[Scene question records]
____________
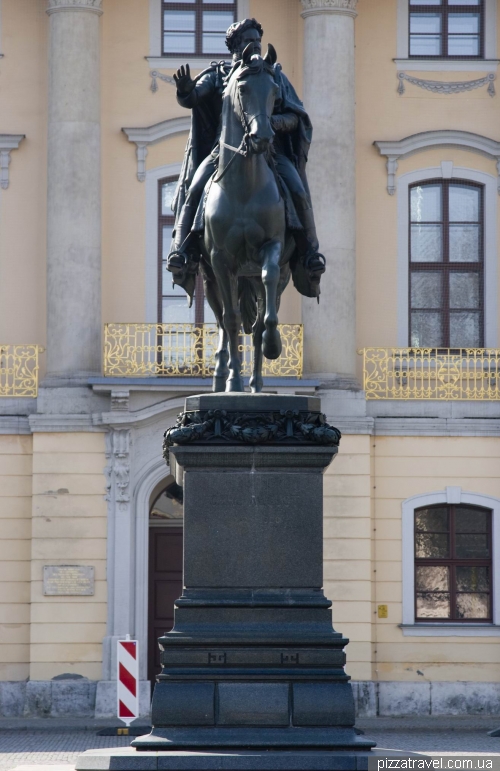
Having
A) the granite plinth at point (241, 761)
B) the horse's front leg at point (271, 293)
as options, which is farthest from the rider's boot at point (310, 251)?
the granite plinth at point (241, 761)

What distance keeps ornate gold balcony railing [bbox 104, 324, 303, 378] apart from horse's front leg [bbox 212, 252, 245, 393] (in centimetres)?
1294

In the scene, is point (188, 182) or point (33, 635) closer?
point (188, 182)

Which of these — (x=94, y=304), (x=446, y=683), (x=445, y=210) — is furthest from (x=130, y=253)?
(x=446, y=683)

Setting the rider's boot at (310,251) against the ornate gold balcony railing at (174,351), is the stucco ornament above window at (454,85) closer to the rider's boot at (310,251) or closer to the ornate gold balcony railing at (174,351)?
the ornate gold balcony railing at (174,351)

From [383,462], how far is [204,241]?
1400 cm

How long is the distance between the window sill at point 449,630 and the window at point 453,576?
23cm

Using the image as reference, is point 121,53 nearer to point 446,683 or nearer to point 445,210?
point 445,210

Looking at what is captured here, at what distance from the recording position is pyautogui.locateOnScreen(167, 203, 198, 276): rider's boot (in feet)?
37.6

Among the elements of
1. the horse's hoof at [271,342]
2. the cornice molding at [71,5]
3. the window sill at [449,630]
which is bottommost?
the window sill at [449,630]

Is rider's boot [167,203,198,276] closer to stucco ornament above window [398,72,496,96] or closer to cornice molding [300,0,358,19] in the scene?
cornice molding [300,0,358,19]

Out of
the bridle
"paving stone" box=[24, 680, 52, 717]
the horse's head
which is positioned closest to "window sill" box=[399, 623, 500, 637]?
"paving stone" box=[24, 680, 52, 717]

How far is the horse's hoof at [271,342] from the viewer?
11.1m

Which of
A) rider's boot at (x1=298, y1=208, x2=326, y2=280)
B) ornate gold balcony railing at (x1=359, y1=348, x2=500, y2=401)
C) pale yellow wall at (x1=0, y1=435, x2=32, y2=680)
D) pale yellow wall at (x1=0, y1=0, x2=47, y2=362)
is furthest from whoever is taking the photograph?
pale yellow wall at (x1=0, y1=0, x2=47, y2=362)

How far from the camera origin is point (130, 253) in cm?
2584
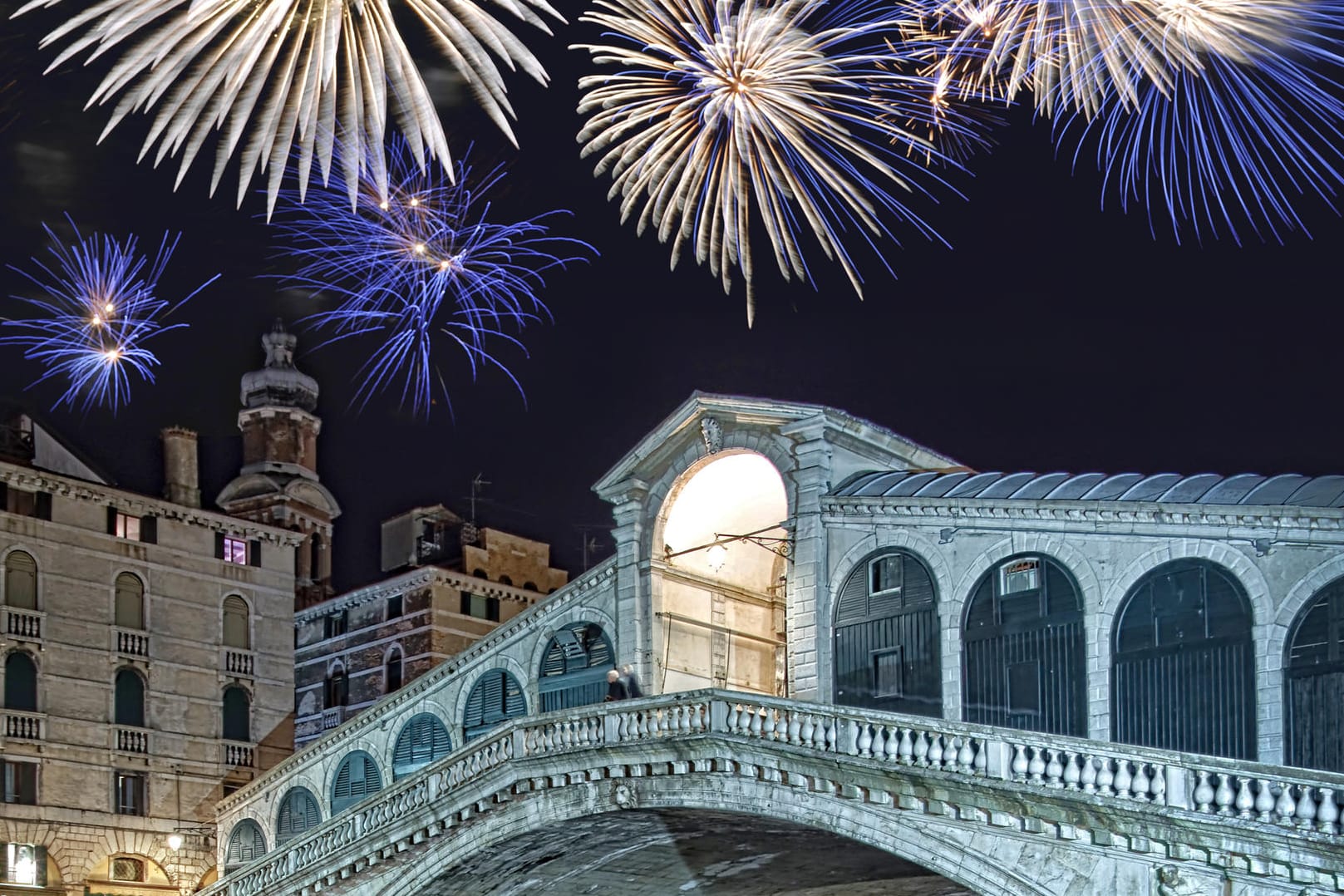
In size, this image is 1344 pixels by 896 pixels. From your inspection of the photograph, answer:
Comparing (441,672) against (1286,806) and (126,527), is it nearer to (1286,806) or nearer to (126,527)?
(126,527)

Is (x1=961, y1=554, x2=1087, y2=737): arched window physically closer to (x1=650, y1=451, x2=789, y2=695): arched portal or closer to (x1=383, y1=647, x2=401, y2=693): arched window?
(x1=650, y1=451, x2=789, y2=695): arched portal

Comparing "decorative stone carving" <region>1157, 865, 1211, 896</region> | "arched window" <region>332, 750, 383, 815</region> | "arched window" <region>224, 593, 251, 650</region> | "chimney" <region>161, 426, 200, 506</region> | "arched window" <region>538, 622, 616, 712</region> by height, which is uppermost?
"chimney" <region>161, 426, 200, 506</region>

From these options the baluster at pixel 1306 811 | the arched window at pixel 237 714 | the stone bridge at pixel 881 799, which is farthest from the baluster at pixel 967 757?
the arched window at pixel 237 714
____________
WRITTEN EXERCISE :: Extract the run of lines beginning with the line that holds "How far from" and ending at the last line of the data, inclusive. Exclude any pictures from the copy.

RESPONSE ::
How far from the camera origin is point (130, 253) in cm?
2584
In size, this image is 1344 pixels by 896 pixels. From your inspection of the photograph, answer:
Comparing (441,672) against (1286,806) and (126,527), is it nearer to (1286,806) or nearer to (126,527)?
(126,527)

Is (x1=961, y1=554, x2=1087, y2=737): arched window physically closer to (x1=650, y1=451, x2=789, y2=695): arched portal or closer to (x1=383, y1=647, x2=401, y2=693): arched window?
(x1=650, y1=451, x2=789, y2=695): arched portal

Comparing "decorative stone carving" <region>1157, 865, 1211, 896</region> | "arched window" <region>332, 750, 383, 815</region> | "arched window" <region>224, 593, 251, 650</region> | "chimney" <region>161, 426, 200, 506</region> | "arched window" <region>538, 622, 616, 712</region> by height, which is uppermost?
"chimney" <region>161, 426, 200, 506</region>

From these options the baluster at pixel 1306 811 | the arched window at pixel 237 714 | the stone bridge at pixel 881 799, which is farthest from the baluster at pixel 967 757?
the arched window at pixel 237 714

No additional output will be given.